Work task:
Each line below should be written out exactly, with none skipped.

Segment Start: Information supplied

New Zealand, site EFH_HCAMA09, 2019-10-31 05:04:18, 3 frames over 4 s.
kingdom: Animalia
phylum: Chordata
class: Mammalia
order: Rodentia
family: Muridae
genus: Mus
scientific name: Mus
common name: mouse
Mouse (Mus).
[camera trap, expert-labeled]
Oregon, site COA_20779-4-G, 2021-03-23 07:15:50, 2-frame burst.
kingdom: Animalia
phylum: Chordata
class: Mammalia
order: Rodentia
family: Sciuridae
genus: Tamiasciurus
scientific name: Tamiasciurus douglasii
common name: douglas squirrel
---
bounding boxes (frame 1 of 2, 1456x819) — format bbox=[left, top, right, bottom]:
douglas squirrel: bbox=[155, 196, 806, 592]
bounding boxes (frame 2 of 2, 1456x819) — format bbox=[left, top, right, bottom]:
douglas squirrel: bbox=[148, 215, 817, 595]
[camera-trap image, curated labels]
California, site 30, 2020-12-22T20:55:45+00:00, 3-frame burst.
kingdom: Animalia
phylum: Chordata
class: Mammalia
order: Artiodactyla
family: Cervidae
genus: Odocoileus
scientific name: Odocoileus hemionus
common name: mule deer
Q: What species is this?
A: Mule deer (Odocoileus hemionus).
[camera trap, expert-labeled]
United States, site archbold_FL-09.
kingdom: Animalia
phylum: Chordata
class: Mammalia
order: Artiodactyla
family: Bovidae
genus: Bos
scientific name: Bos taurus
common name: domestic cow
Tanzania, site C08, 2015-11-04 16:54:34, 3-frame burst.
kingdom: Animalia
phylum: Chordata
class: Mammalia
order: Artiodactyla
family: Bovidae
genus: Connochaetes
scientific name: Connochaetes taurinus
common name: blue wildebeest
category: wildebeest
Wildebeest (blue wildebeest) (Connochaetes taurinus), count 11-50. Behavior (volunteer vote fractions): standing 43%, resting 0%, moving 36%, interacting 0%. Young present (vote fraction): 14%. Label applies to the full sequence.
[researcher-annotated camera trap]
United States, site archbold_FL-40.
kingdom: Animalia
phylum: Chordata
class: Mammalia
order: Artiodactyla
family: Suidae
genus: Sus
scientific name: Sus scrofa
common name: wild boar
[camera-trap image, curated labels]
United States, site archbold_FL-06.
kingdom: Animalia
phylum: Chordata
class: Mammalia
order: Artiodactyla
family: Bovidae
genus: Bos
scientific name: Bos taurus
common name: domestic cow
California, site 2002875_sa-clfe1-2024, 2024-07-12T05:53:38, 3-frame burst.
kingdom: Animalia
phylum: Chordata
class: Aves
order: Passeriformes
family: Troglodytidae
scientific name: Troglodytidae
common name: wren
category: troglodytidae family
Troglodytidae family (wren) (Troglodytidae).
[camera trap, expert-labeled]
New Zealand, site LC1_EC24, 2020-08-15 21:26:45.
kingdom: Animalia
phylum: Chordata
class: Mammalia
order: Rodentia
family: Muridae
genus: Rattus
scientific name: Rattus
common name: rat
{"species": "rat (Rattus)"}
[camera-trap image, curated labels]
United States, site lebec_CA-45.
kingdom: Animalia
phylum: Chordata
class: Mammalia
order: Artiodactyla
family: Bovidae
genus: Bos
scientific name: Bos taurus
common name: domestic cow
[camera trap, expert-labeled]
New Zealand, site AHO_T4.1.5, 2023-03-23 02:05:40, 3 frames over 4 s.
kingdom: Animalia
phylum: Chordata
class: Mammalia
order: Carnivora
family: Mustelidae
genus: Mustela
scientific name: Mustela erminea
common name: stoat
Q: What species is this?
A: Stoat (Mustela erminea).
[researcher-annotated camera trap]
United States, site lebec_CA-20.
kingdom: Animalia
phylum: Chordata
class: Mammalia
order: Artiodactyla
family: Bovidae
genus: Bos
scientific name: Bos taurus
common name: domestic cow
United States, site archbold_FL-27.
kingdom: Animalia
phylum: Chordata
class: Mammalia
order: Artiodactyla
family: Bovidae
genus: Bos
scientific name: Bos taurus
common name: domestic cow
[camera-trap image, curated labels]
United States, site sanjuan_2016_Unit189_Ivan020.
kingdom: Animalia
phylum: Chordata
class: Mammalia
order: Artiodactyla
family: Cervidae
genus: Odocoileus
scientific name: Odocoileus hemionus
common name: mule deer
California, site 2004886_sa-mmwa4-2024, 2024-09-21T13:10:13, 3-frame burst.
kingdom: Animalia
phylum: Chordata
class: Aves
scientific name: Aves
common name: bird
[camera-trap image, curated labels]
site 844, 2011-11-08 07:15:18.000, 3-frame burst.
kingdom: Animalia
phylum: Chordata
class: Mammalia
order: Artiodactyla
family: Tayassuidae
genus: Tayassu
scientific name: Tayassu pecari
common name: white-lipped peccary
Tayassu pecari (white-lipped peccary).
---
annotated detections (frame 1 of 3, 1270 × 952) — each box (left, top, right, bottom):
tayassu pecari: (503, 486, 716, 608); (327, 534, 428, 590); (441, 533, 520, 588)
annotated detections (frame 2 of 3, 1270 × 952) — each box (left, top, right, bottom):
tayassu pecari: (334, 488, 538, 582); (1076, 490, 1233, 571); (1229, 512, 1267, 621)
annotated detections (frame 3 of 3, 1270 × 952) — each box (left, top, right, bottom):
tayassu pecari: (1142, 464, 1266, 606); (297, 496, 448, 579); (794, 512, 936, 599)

Segment End: Information supplied

Result for this exercise:
New Zealand, site EFH_HCAMA09, 2019-10-31 05:04:18, 3 frames over 4 s.
kingdom: Animalia
phylum: Chordata
class: Mammalia
order: Rodentia
family: Muridae
genus: Mus
scientific name: Mus
common name: mouse
Mouse (Mus).
[camera trap, expert-labeled]
Oregon, site COA_20779-4-G, 2021-03-23 07:15:50, 2-frame burst.
kingdom: Animalia
phylum: Chordata
class: Mammalia
order: Rodentia
family: Sciuridae
genus: Tamiasciurus
scientific name: Tamiasciurus douglasii
common name: douglas squirrel
---
bounding boxes (frame 1 of 2, 1456x819) — format bbox=[left, top, right, bottom]:
douglas squirrel: bbox=[155, 196, 806, 592]
bounding boxes (frame 2 of 2, 1456x819) — format bbox=[left, top, right, bottom]:
douglas squirrel: bbox=[148, 215, 817, 595]
[camera-trap image, curated labels]
California, site 30, 2020-12-22T20:55:45+00:00, 3-frame burst.
kingdom: Animalia
phylum: Chordata
class: Mammalia
order: Artiodactyla
family: Cervidae
genus: Odocoileus
scientific name: Odocoileus hemionus
common name: mule deer
Q: What species is this?
A: Mule deer (Odocoileus hemionus).
[camera trap, expert-labeled]
United States, site archbold_FL-09.
kingdom: Animalia
phylum: Chordata
class: Mammalia
order: Artiodactyla
family: Bovidae
genus: Bos
scientific name: Bos taurus
common name: domestic cow
Tanzania, site C08, 2015-11-04 16:54:34, 3-frame burst.
kingdom: Animalia
phylum: Chordata
class: Mammalia
order: Artiodactyla
family: Bovidae
genus: Connochaetes
scientific name: Connochaetes taurinus
common name: blue wildebeest
category: wildebeest
Wildebeest (blue wildebeest) (Connochaetes taurinus), count 11-50. Behavior (volunteer vote fractions): standing 43%, resting 0%, moving 36%, interacting 0%. Young present (vote fraction): 14%. Label applies to the full sequence.
[researcher-annotated camera trap]
United States, site archbold_FL-40.
kingdom: Animalia
phylum: Chordata
class: Mammalia
order: Artiodactyla
family: Suidae
genus: Sus
scientific name: Sus scrofa
common name: wild boar
[camera-trap image, curated labels]
United States, site archbold_FL-06.
kingdom: Animalia
phylum: Chordata
class: Mammalia
order: Artiodactyla
family: Bovidae
genus: Bos
scientific name: Bos taurus
common name: domestic cow
California, site 2002875_sa-clfe1-2024, 2024-07-12T05:53:38, 3-frame burst.
kingdom: Animalia
phylum: Chordata
class: Aves
order: Passeriformes
family: Troglodytidae
scientific name: Troglodytidae
common name: wren
category: troglodytidae family
Troglodytidae family (wren) (Troglodytidae).
[camera trap, expert-labeled]
New Zealand, site LC1_EC24, 2020-08-15 21:26:45.
kingdom: Animalia
phylum: Chordata
class: Mammalia
order: Rodentia
family: Muridae
genus: Rattus
scientific name: Rattus
common name: rat
{"species": "rat (Rattus)"}
[camera-trap image, curated labels]
United States, site lebec_CA-45.
kingdom: Animalia
phylum: Chordata
class: Mammalia
order: Artiodactyla
family: Bovidae
genus: Bos
scientific name: Bos taurus
common name: domestic cow
[camera trap, expert-labeled]
New Zealand, site AHO_T4.1.5, 2023-03-23 02:05:40, 3 frames over 4 s.
kingdom: Animalia
phylum: Chordata
class: Mammalia
order: Carnivora
family: Mustelidae
genus: Mustela
scientific name: Mustela erminea
common name: stoat
Q: What species is this?
A: Stoat (Mustela erminea).
[researcher-annotated camera trap]
United States, site lebec_CA-20.
kingdom: Animalia
phylum: Chordata
class: Mammalia
order: Artiodactyla
family: Bovidae
genus: Bos
scientific name: Bos taurus
common name: domestic cow
United States, site archbold_FL-27.
kingdom: Animalia
phylum: Chordata
class: Mammalia
order: Artiodactyla
family: Bovidae
genus: Bos
scientific name: Bos taurus
common name: domestic cow
[camera-trap image, curated labels]
United States, site sanjuan_2016_Unit189_Ivan020.
kingdom: Animalia
phylum: Chordata
class: Mammalia
order: Artiodactyla
family: Cervidae
genus: Odocoileus
scientific name: Odocoileus hemionus
common name: mule deer
California, site 2004886_sa-mmwa4-2024, 2024-09-21T13:10:13, 3-frame burst.
kingdom: Animalia
phylum: Chordata
class: Aves
scientific name: Aves
common name: bird
[camera-trap image, curated labels]
site 844, 2011-11-08 07:15:18.000, 3-frame burst.
kingdom: Animalia
phylum: Chordata
class: Mammalia
order: Artiodactyla
family: Tayassuidae
genus: Tayassu
scientific name: Tayassu pecari
common name: white-lipped peccary
Tayassu pecari (white-lipped peccary).
---
annotated detections (frame 1 of 3, 1270 × 952) — each box (left, top, right, bottom):
tayassu pecari: (503, 486, 716, 608); (327, 534, 428, 590); (441, 533, 520, 588)
annotated detections (frame 2 of 3, 1270 × 952) — each box (left, top, right, bottom):
tayassu pecari: (334, 488, 538, 582); (1076, 490, 1233, 571); (1229, 512, 1267, 621)
annotated detections (frame 3 of 3, 1270 × 952) — each box (left, top, right, bottom):
tayassu pecari: (1142, 464, 1266, 606); (297, 496, 448, 579); (794, 512, 936, 599)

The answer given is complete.